* _Your objective_
Reproduce word for word every line of the material from the line containing "From the photograph, is" through the end of the material, including that first line.

* _Material to process_

- - - -

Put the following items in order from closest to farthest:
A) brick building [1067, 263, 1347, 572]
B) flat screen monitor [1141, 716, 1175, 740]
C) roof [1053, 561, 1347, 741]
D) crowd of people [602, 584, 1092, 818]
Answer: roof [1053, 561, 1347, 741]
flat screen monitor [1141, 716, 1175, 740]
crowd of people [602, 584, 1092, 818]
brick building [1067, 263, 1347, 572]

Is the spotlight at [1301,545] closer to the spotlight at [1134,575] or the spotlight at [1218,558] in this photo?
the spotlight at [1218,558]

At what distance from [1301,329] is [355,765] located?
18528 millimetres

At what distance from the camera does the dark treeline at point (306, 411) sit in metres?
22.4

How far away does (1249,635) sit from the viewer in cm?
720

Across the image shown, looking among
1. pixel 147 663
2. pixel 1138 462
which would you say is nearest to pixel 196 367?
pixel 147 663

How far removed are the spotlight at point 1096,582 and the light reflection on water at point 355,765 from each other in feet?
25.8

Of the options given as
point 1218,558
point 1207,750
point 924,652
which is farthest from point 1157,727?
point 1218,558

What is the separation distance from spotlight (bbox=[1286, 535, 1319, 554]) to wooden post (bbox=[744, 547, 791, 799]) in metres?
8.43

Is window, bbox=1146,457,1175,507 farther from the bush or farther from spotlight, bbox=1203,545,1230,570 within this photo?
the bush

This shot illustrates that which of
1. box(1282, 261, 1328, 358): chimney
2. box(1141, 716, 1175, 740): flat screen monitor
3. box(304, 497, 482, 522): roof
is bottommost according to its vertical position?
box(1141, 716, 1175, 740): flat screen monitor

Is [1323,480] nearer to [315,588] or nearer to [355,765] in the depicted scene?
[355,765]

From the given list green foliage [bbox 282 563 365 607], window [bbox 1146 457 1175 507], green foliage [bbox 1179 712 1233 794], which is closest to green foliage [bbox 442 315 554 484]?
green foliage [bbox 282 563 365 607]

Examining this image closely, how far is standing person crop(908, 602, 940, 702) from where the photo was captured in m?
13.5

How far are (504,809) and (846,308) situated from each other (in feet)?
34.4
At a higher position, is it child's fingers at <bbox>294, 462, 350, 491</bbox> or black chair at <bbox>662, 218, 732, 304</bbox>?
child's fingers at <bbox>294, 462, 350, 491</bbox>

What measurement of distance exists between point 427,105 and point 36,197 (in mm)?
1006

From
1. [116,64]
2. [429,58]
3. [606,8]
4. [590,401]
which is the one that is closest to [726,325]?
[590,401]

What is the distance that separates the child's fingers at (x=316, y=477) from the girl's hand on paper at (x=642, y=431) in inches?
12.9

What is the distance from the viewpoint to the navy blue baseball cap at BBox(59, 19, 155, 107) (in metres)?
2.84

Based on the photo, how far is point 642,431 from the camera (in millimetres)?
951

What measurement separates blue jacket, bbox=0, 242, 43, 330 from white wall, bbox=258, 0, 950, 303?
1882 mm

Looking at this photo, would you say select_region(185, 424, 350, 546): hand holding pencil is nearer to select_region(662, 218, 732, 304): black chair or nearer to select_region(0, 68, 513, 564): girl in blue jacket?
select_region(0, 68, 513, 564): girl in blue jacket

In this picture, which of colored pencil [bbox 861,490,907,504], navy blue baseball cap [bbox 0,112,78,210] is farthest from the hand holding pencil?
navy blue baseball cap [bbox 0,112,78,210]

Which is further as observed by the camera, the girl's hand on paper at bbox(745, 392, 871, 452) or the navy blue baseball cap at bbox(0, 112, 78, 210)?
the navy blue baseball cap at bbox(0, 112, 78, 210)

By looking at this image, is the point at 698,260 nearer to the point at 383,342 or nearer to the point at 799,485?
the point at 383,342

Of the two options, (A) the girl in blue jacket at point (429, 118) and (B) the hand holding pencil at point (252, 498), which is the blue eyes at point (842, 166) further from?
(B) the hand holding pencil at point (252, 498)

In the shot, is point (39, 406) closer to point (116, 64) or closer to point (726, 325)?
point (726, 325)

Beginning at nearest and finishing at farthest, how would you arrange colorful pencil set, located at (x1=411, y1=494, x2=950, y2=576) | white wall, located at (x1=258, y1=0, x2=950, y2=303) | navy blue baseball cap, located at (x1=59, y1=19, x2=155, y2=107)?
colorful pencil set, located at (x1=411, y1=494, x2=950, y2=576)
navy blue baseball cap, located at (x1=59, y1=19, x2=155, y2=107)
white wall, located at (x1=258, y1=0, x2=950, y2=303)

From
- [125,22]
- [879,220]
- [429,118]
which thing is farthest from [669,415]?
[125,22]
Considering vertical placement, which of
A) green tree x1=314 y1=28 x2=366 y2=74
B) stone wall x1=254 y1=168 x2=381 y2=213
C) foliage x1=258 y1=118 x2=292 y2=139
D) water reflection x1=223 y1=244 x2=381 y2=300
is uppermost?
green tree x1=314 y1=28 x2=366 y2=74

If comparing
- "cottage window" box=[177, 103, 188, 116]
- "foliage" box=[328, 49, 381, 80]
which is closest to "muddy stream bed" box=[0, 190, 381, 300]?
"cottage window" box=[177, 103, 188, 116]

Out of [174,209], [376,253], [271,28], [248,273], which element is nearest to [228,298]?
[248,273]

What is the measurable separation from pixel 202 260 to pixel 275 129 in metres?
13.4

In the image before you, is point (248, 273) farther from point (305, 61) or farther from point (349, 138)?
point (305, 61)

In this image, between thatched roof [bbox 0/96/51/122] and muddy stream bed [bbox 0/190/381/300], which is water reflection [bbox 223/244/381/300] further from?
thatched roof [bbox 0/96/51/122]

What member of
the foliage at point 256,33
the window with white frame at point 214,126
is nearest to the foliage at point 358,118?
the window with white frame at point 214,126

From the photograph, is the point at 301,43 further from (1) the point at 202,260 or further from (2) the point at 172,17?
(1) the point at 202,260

- - - -

* _Answer to this problem_
From the photograph, is the point at 301,43 further from (1) the point at 202,260 or further from (2) the point at 172,17?
(1) the point at 202,260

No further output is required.